I have a confession. I’m going to have to fight back the emotion when I leave this place like those before me. I put myself into this experience. I spent my time in the Sahara Desert, on the tops of the Rif and Atlas mountains, in the obnoxious city centers of Casablanca and Marrakesh, on the beach, in the medinas, in the souks. I spent my time navigating Rabat at two am, getting yelled at for violating house rules, having dumbed down discussions in Arabic and French. I ate unsanitary street food, stopped using utensils. I spent a week in Spain and Portugal by myself just because. I did what I could, I did what I wanted, and I dealt with the consequences of those actions as they came to me. I regret not a single decision. In fact, I would go so far as to say that every decision has lead me to where I sit right now, and dare I say am very happy with that place.

In my opinion, there are less bad experiences than there are bad mindsets. If my battles here have taught me anything, it’s that people will construct whatever they need to in their minds to keep things out, or let things in. Morocco was not what I wanted in my study abroad……but I made it what I wanted. In the end, it was the experience I wanted, and it was the experience I got.
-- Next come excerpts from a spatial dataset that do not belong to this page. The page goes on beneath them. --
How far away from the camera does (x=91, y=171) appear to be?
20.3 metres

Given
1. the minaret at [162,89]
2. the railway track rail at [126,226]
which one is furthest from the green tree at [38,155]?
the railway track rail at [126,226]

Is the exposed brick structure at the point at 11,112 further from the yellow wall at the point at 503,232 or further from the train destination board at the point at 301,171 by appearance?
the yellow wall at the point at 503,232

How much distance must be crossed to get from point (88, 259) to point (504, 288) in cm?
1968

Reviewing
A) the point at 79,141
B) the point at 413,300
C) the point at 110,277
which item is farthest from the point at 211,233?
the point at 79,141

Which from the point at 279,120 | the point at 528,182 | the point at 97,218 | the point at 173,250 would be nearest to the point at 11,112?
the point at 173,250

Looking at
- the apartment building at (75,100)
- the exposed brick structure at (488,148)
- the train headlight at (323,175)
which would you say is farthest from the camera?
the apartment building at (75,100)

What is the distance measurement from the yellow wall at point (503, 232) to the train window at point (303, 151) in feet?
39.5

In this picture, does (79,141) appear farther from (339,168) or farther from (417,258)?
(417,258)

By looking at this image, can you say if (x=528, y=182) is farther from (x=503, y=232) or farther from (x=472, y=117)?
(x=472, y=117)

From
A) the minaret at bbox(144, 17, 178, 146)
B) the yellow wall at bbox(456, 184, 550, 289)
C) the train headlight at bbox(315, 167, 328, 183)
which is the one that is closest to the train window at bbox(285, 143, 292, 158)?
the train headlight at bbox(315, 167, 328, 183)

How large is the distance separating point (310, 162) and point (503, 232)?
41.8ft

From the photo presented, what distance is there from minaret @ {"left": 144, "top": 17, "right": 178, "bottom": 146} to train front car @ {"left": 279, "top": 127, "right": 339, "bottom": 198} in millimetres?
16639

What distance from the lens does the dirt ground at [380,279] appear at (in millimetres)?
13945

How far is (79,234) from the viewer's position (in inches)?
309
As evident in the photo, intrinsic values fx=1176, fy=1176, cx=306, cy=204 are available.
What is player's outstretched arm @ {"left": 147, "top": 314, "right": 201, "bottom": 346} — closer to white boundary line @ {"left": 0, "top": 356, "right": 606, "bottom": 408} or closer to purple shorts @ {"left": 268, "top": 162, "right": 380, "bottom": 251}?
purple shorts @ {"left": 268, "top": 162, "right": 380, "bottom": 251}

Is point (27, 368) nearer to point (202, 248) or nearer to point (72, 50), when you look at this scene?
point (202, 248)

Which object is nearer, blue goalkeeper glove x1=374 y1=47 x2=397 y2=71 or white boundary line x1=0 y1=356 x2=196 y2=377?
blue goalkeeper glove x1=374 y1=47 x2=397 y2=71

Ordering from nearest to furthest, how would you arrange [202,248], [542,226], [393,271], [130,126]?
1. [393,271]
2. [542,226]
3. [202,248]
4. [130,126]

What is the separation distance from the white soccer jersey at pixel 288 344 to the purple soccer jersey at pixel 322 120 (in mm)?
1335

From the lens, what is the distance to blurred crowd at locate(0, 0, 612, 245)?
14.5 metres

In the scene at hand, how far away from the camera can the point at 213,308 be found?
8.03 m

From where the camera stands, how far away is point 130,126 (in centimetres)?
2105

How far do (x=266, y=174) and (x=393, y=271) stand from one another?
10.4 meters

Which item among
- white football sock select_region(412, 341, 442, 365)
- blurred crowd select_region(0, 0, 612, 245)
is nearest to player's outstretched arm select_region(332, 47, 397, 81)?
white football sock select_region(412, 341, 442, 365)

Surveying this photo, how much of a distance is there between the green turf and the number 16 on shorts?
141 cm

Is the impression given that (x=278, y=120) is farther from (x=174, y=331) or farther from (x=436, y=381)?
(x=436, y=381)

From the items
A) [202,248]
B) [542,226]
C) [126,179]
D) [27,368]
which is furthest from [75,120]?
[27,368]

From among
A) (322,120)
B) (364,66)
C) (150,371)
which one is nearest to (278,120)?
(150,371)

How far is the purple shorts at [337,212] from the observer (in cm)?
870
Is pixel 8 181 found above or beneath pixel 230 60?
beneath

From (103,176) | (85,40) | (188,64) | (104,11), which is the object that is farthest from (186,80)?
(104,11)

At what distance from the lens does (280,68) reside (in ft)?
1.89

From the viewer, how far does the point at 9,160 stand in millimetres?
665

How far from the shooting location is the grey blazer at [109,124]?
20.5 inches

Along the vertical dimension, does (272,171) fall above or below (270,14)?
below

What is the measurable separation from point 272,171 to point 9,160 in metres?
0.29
I will never forget, for the rest of my days, the places, the people, and the experiences that stole my heart, that made me think, and that made this semester the best of my entire college career. I give up Morocco, you win…….Ahebuka (I love you), happy?

Morocco may not speak the language you want to learn, may not be your top choice of location, but its environments, its people, its cities and its atmosphere will make you love the place, all you have to do is make sure you are ready for it.

Anyway, that’s my verdict on Morocco. You can agree or disagree with me, but I will forever be sticking with my verdict. Come into this country with an open mind, and I promise you won’t be disappointed.

I will leave you with this advice: If you ever get the chance to experience something like this… do it. I could just be the best decision you ever make.